Alfredo Fedrizzi, conselheiro e consultor
Foi uma tarde inteira de manifestações. A maioria dos participantes com um cravo vermelho na mão ou fixado na roupa. Milhares de pessoas em diversos grupos compartilhando posições, vozes e alegrias.
Foi o que vi no dia 25 de abril na principal avenida de Lisboa, a Liberdade, celebrando o fim da ditadura. Explícito no movimento o desejo de preservar a conquista, o espaço do povo nas ruas e em todos os lugares. Em uma época de tantas manifestações virtuais, nas quais as pessoas dizem o que querem, sem filtro e sem respeito, escondidas em perfis falsos, foi emocionante.
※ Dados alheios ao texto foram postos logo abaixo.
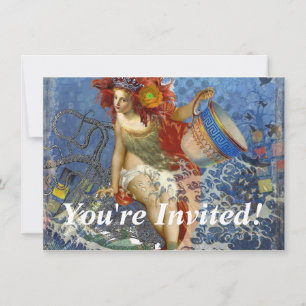 Invitation Aquarius Mermaid Bleu gothique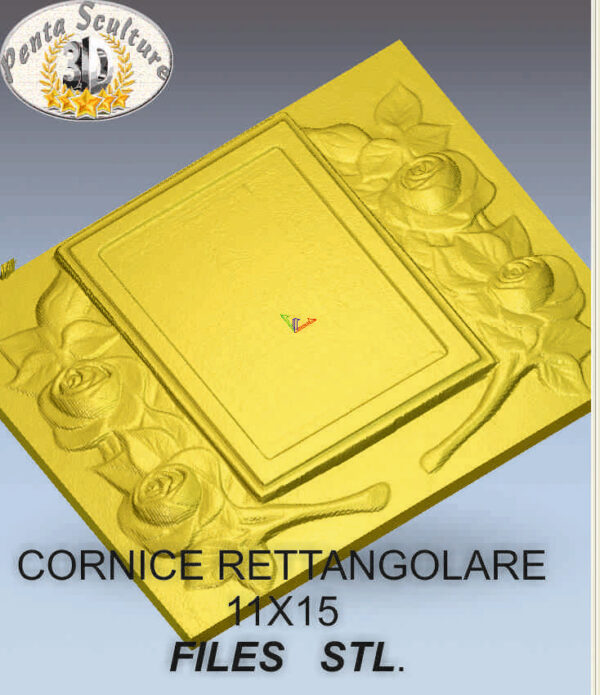 Cornice rettangolare 11X15 con rose laterali files STL per CNC pantografi art C01 - immagine 3
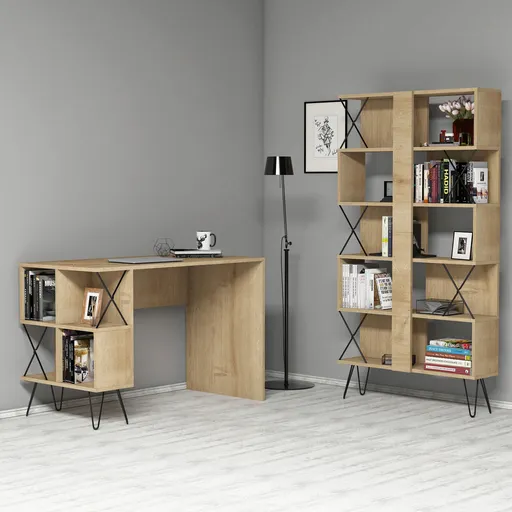 Set birou si biblioteca, Hanah Home, Extra, 120x78.8x60 cm, Stejar / Negru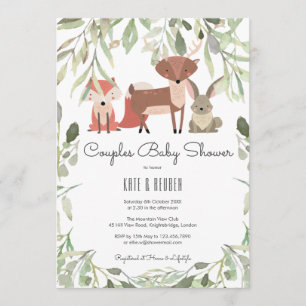 Woodland Animals Couples Baby Shower / Sprinkle Invitation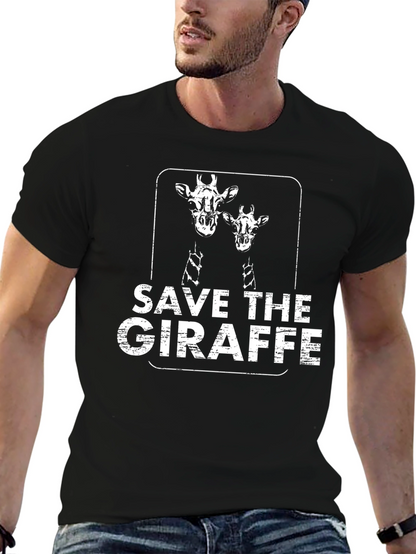 Save the Giraffe T-Shirt - Black Cotton Graphic Tee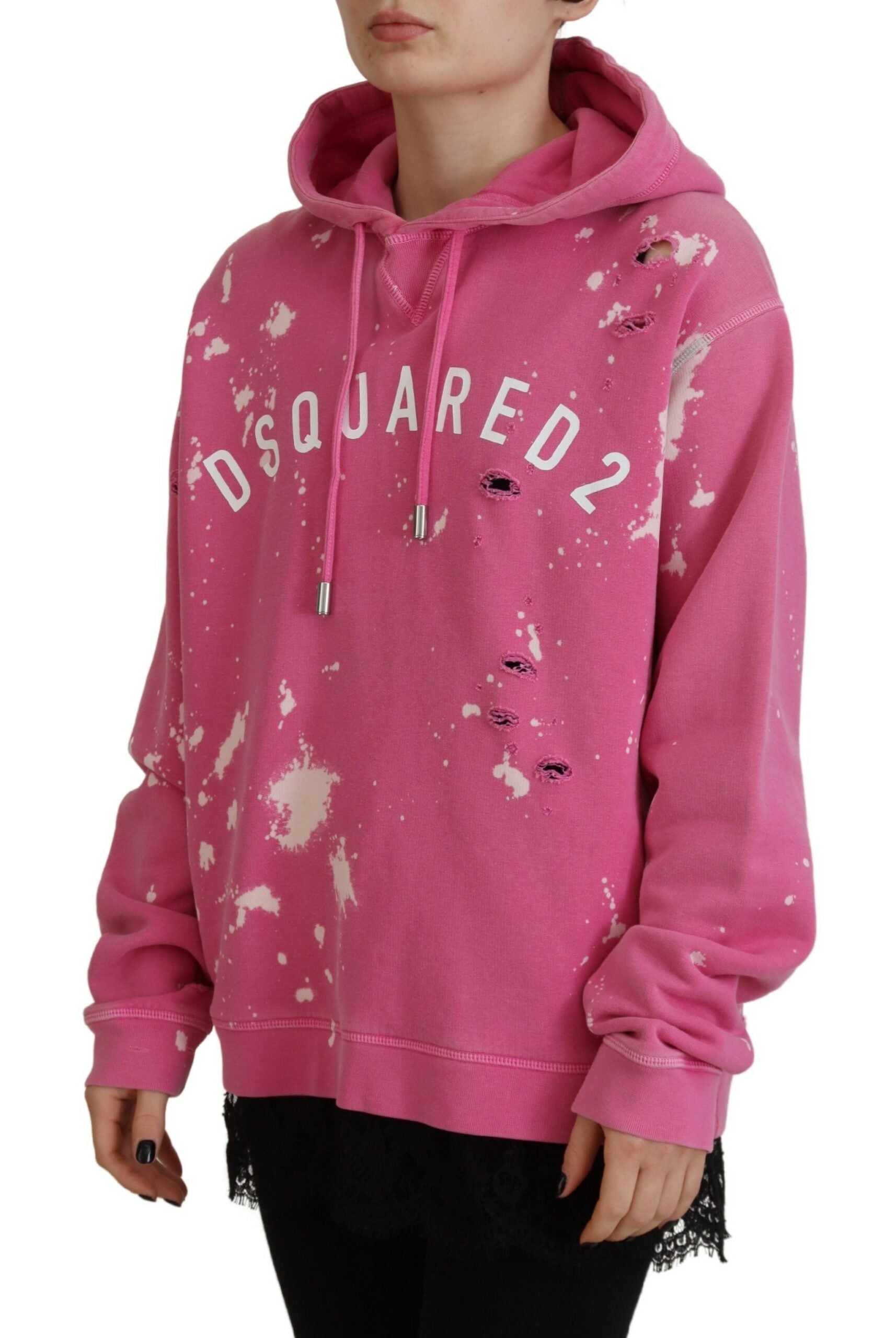 Dsquared² Rosa Logo Print Baumwolle Hoodie Sweatshirt Pullover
Nas ruas, civilidade, coragem e verdade expressas em faixas, cartazes, música e arte. Flores em vez de armas, cravos vermelhos.
Famílias, idosos, crianças: “o melhor legado que lhes posso deixar é terem consciência”, disse um pai. Paz e valores. Cuidado com a liberdade individual e coletiva.
No Brasil, estivemos bem próximos de um rompimento institucional e a manifestação dos portugueses é um exemplo
Eu observava e registrava. “Só há liberdade a sério quando houver paz, pão, habitação, saúde, educação.” “Quem ensina a ter asas não pode rastejar.” “Fascismo nunca mais.” “Para a guerra vai milhões. Para nós só há tostões.” “Todas sabemos”, manifesto de 900 mulheres contra o assédio sexual. “Habitação é um direito, sem ela nada feito.” Incontáveis temas. Mais médicos, mais verbas para a cultura ... Impossível descrever tudo.
O cuidado com a democracia em um momento de vulnerabilidade no mundo todo.
Grândola, Vila Morena, hino da Revolução dos Cravos que acabou com a ditadura salazarista, cantada por todos. Portugal viveu 48 anos sob regime autoritário, o período mais longo registrado na Europa Ocidental no século 20. A renovação dos cuidados com a democracia é expressa nas ruas todos os anos para que nunca mais aconteça.
No Brasil estivemos bem próximos de um rompimento institucional e a manifestação dos portugueses é um exemplo: unir a sociedade para dizer não ao totalitarismo. As crenças e vontades do povo, ao vivo, mostrando a cara e assumindo o que quer e precisa para uma vida digna. Sem perfis falsos, sem fake news, sem se esconder atrás de telas, no anonimato da internet.
Voltei para casa me lembrando de Cazuza: “Brasil, mostra a tua cara”. Vamos celebrar a democracia levando nossa cultura, nossa alegria e nossas famílias para as ruas. Vamos mostrar o que desejamos para nós e para o mundo, carregando flores, não armas. Vamos criar um dia como este no Brasil?